- [TASKS AND EXERCISES]:
[A] In the forum thread on 7-string jazz fusion players, what three guitars does Jazz7String say he owns? Include the pickups for each.
[B] Answer these questions from the forum thread on 7-string jazz fusion players:
(i) Which string does Jazz7String mainly use for walking bass lines?
(ii) Who made one of CircuitalPlacidity's custom 7-string guitars?
(iii) Which pickup does CircuitalPlacidity say makes the headless, fanned-fret guitar sound jazzy?
[C] Please extend the forum thread on 7-string jazz fusion players, picking up from its final line.
--- PROVIDED PASSAGE Enclosed Below ---
# Any 7 string jazz fusion players here?



## Scrap (Apr 11, 2015)

Just wondered if there are any 7 string jazz fusion players here?

If so which guitars are you using and how are you finding utilising the 7th string in your playing and compositions with chord voicing, comping and lead playing?

Have you had to change pickups in order to coax sweet, warm, silky, jazzy fusion tones from what are often harsh metal axes?


----------



## Jazz7String (Apr 12, 2015)

I use 7 strings for most of my jazz gigs. I do a 7 string duo with a friend who uses a Benedetto 7 string. I have a Forshage archtop 7 with a floating Kent Armstrong pickup, a Forshage single cut hollow body 7 with BK VH2's, and a Forshage Orion 7 with Dimarzio pickups. They all work well in the jazz world. 

I primarily use the low A string for walking bass lines. It really opens everything up in a duo setting. 

Steve


----------



## CircuitalPlacidity (Apr 12, 2015)

I try to play fusion. I'm not quite there yet. I use a custom 7 I had made by Adam at Elysian guitars and a Raines custom master 7. As far as comping on the 7 one thing that I really like is if you look at your chords based on the E string you've got the 5th of the chord right below it and your #5/b6 and #4/b5 right next to it. You can play with inversions on alt doms, etc, and come up with some nice chromatic (or not) root motion.

Also, for some reason, moving to the 7 allowed me to see my intervals and everything much more clearly on the board. Dunno why. Weird.


----------



## Scrap (Apr 13, 2015)

Thanks guys.. I noticed these are both jazz guitars, I was wondering if any one is using the more modern/speed/metal type 7 string guitars for jazz/fusion.


----------



## celticelk (Apr 13, 2015)

Jazz7String said:


> I use 7 strings for most of my jazz gigs. I do a 7 string duo with a friend who uses a Benedetto 7 string. I have a Forshage archtop 7 with a floating Kent Armstrong pickup, a Forshage single cut hollow body 7 with BK VH2's, and a Forshage Orion 7 with Dimarzio pickups. They all work well in the jazz world.
> 
> I primarily use the low A string for walking bass lines. It really opens everything up in a duo setting.
> 
> Steve



Need pics. Seriously, this place needs more Forshage love.


----------



## CircuitalPlacidity (Apr 13, 2015)

The other custom 7 I had mentioned is definitely more than capable as a metal guitar. Headless, fanned fret, blackwater neomodern and neovintage pickups, etc. Sounds brutal, but the neck pickup (neovintage) makes it sound very jazzy if that's the tone in looking for. Quite a versatile guitar.


----------



## Scrap (Apr 13, 2015)
--- End of Enclosed PROVIDED PASSAGE ---
--- DATASET CONTENT Enclosed Below ---
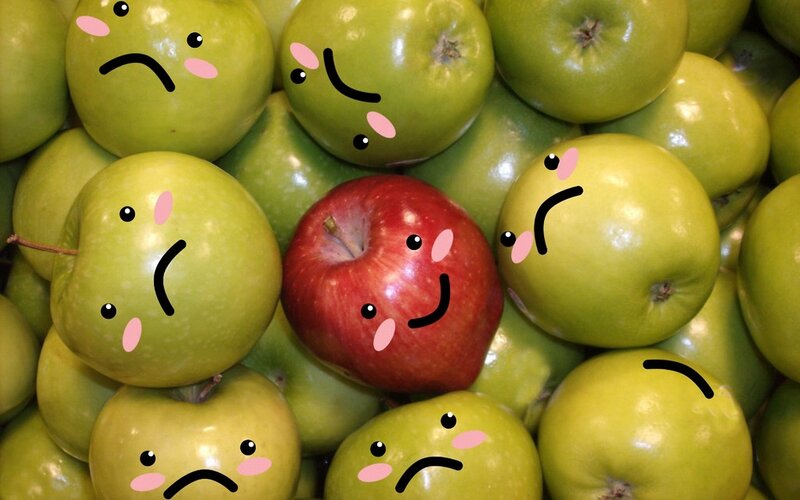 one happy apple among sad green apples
--- End of Enclosed DATASET CONTENT ---
--- DATASET CONTENT Enclosed Below ---
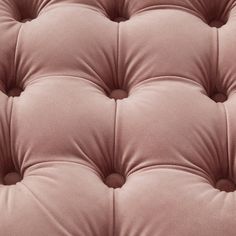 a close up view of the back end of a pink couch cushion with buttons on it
--- End of Enclosed DATASET CONTENT ---
- [RESULTS]:
[A]
- A Forshage archtop 7 with a floating Kent Armstrong pickup
- A Forshage single cut hollow body 7 with BK VH2's
- A Forshage Orion 7 with Dimarzio pickups

[B]
(i) The low A string
(ii) Adam at Elysian guitars
(iii) The neck pickup (the neovintage)

[C]
CircuitalPlacidity said:


> The other custom 7 I had mentioned is definitely more than capable as a metal guitar. Headless, fanned fret, blackwater neomodern and neovintage pickups, etc. Sounds brutal, but the neck pickup (neovintage) makes it sound very jazzy if that's the tone in looking for. Quite a versatile guitar.



Do you have any pics?


----------



## CircuitalPlacidity (Apr 18, 2015)

BTW, made by Adam at Elysian Guitars. I'll get pics posted in a bit.


----------



## Scrap (Apr 18, 2015)

CircuitalPlacidity said:


> BTW, made by Adam at Elysian Guitars. I'll get pics posted in a bit.



Just took a a quick look at the Elysian Guitars site.. there's not a lot to see and even less to hear but the little clip on the pickups the guy makes sounds very intriguing..

You axe looks amazing!!! What effect do the fanned frets have? Would love to hear it.


----------



## Scrap (Apr 18, 2015)

Here's the pickup.. 

https://soundcloud.com/adambath/sets/elysian-tuned-aperture-pickups-demo-clip-performed-by-alex-myla

.. and clean

https://soundcloud.com/adambath/elysian-guitars-pickups-dee-road-to-nowhere-demo

Sadly development will not go any further for the moment.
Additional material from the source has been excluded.